Not any more. The 1,100 inhabitants of the village now rely on donkeys for transport. They have just one state-provided car for medical emergencies but it does not always work. "A family of five bought a poisoned fish and became ill," said Mr Sottorov, pointing to an abandoned cement-block house. "We could not get them to a hospital in time so they all died."

The United Nations confirms that the future of Tajikistan is as bleak as its inhabitants fear. Ross Mountain, a senior UN official from Geneva, said: "Nearly three million people out of a population of 6.2 million already face severe food shortages. Some 80 per cent of the population of Tajikistan is already below the poverty line. The country will become like Somalia."

In one respect the situation is worse than that in Somalia. Few people have heard of Tajikistan or know where it is. "It is simply not on the map so far as most people are concerned," Mr Mountain said. In so far as it is known at all it is as one of the five independent republics in former Soviet Central Asia, often referred to, with a sight undercurrent of contempt, by their final syllable as "the Stans". The UN Office for the Co-ordination of Humanitarian Affairs says that when it tried to organise a visit by potential aid donors they had to drop the idea because of lack of interest.

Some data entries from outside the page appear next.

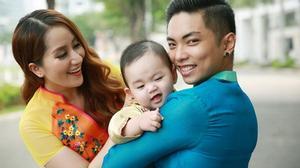 Con trai Khánh Thi - Phan Hiển cười tít mắt khi chụp ảnh với áo dài Tết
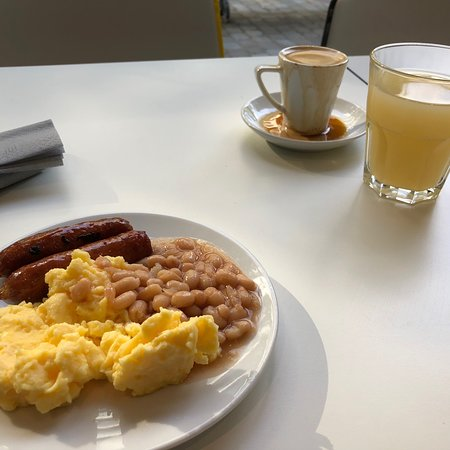 This is some of the breakfast items on offer. Not particularly inspiring at all. Coffee gets pass marks.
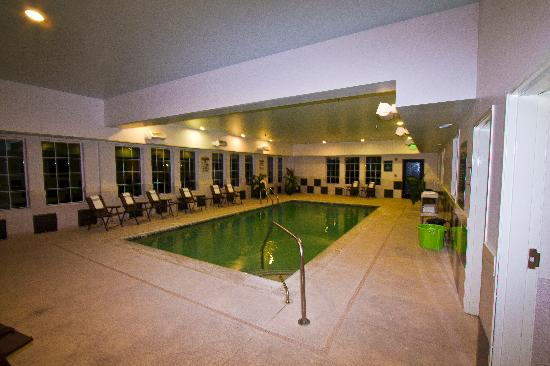 La Quinta Inn & Suites Stonington: The indoor pool just off the lobby.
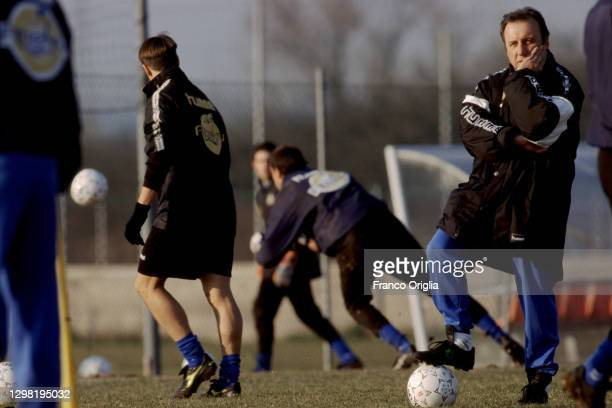 Italian football manager and retired footballer Alberto Zaccheroni attends a training session at the Udinese Training Center on March 1998 in Udine,...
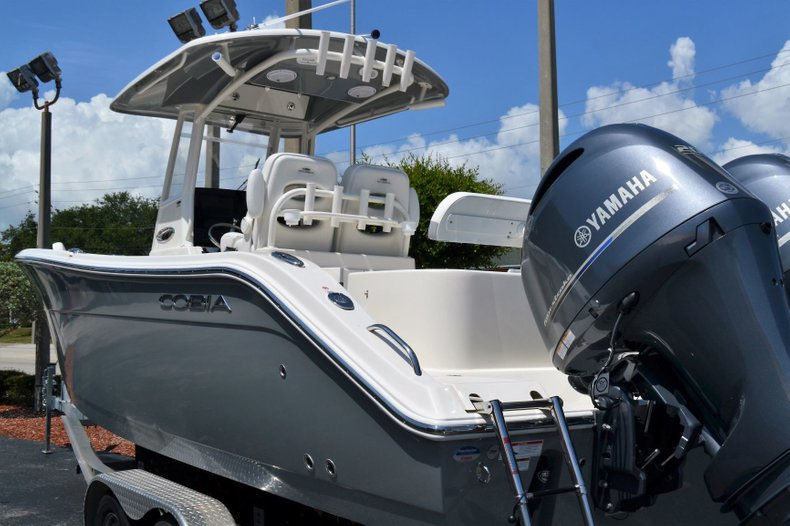 Thumbnail 3 for New 2019 Cobia 280 Center Console boat for sale in Vero Beach, FL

The most shocking aspect of the impending famine in Tajikistan is the speed with which a civilisation has collapsed. In the Middle East, along the Tigris and the Euphrates, archaeologists painstakingly investigate the remains of ancient cultures whose irrigation systems were destroyed by neglect and war over hundreds of years. In Tajikistan it took only a decade.

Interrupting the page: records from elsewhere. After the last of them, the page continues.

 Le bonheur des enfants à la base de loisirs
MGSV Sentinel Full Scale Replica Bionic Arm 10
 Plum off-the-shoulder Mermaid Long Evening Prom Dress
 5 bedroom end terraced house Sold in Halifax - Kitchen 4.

At first sight there seems to be plenty of water from the glaciers of the Pamir mountains in eastern Tajikistan. But a closer look at the canals shows that the water is stagnant and the pumps which used to send it gushing into the fields are broken beyond repair. "The desert is coming back," said Rakhmeddin Sangakov, a farmer, pointing bitterly to a barren patch of land not far from Pobedi. "I planted four sacks of seed and my harvest was just one-and-a-half sacks."

Mr Sangakov had fled to Afghanistan during the Tajik civil war which raged between 1992 and 1997 and in many ways he is sorry he ever came back. He recalls that his village was sacked in the first year of the fighting and 150 of its people killed. "The attackers stole everything," he says. "They had so much loot they filled an entire train with it."

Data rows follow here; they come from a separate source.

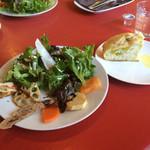 Hisa - サラダとフォカッチャ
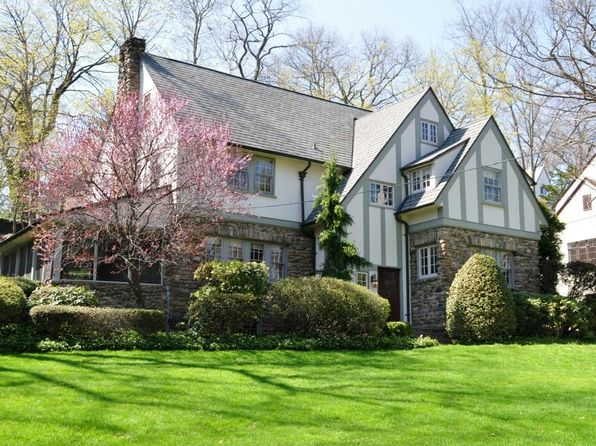5 bed 4 bath Single Family at 133 Pondfield Rd W Yonkers, NY, 10708 is for sale at 1.60m - 1 of 16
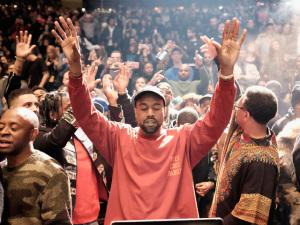Mais, sempre mais… Kanye West agora é dono de loja em Nova York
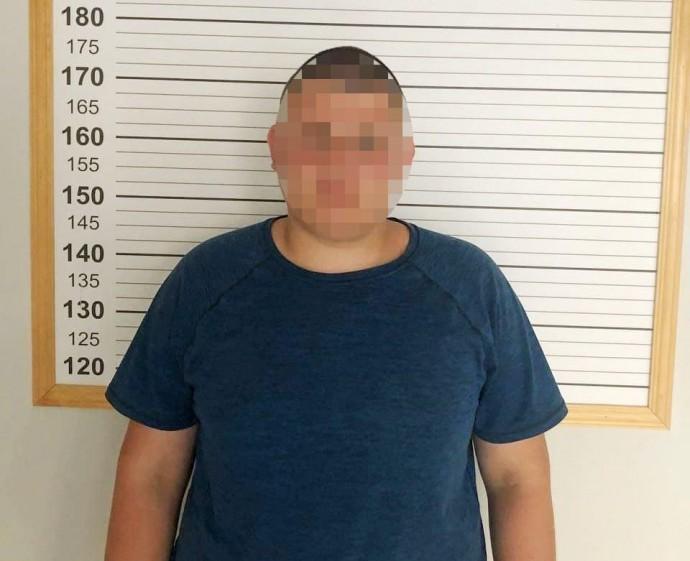 У Вінниці затримали чоловіка, який під кущем намагався залишити  «закладку» (Фото)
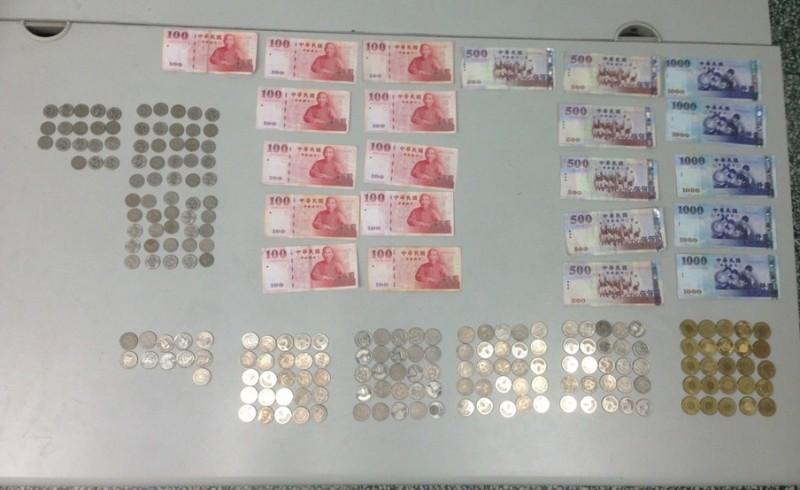 男子沒錢搭車回台北,異想天開搬偷串燒店收銀機被逮。(記者黃良傑翻攝)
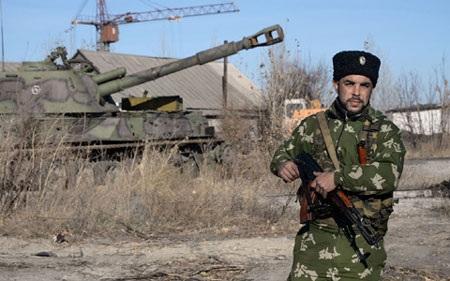 Một người lính thuộc lực lượng nổi dậy miền Đông Ukraine (ảnh: AFP)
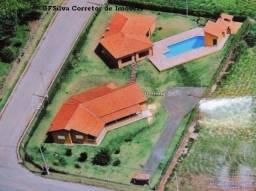 Chácara 2.900 m2 Cond. Fechado 560 m2 A/C 4 dorm. 3 suites Ref. 476 Silva Corretor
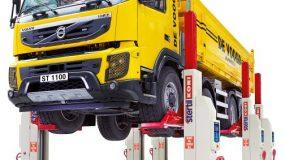 Elevator pentru camioane cu set de coloane mobile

On one point most Tajiks are agreed. Life was much better under the Soviet Union. "Who would ever have expected things to come to this," lamented Toshmat Hasanov, 78, a war veteran who had fought his way to Berlin in 1945. Sitting on a large empty irrigation pipe he says that only four families are left in his home village of Kumshoq while fifty have fled to the towns and cities. The people who stayed own fierce dogs to keep away wolves.

As part of the Soviet Union Tajikistan produced cotton, and food was largely imported. These days cotton is still grown, often given priority over food, because profits from its sale go to the government or local officials. "Villagers who do refuse to pick cotton often have the roof torn off their houses in retaliation," a local aid official said. "It is like a form of modern serfdom." In the midst of this ever-increasing misery only one product produces high profits in Tajikistan. This is heroin from small laboratories in Afghanistan. It is brought across the Pyandzh and Amu Darya rivers which border Tajikistan to the south and then smuggled into Russia and Western Europe.

Earnings from the trade make up some 35 per cent of Tajikistan's gross domestic product according to UN officials. Tajiks who transport the drug often leave one relative in the hands of the Afghan producers as a guarantee that they will be paid once the heroin is sold in Russia.

It seems impossible that the situation in Tajikistan could get much worse. But it may be about to do just that. The country is the most landlocked in the world. The nearest useable port for bringing in grain by train is Riga on the Baltic Sea. It is unlikely that food aid will arrive before the villagers of Pobedi begin to starve.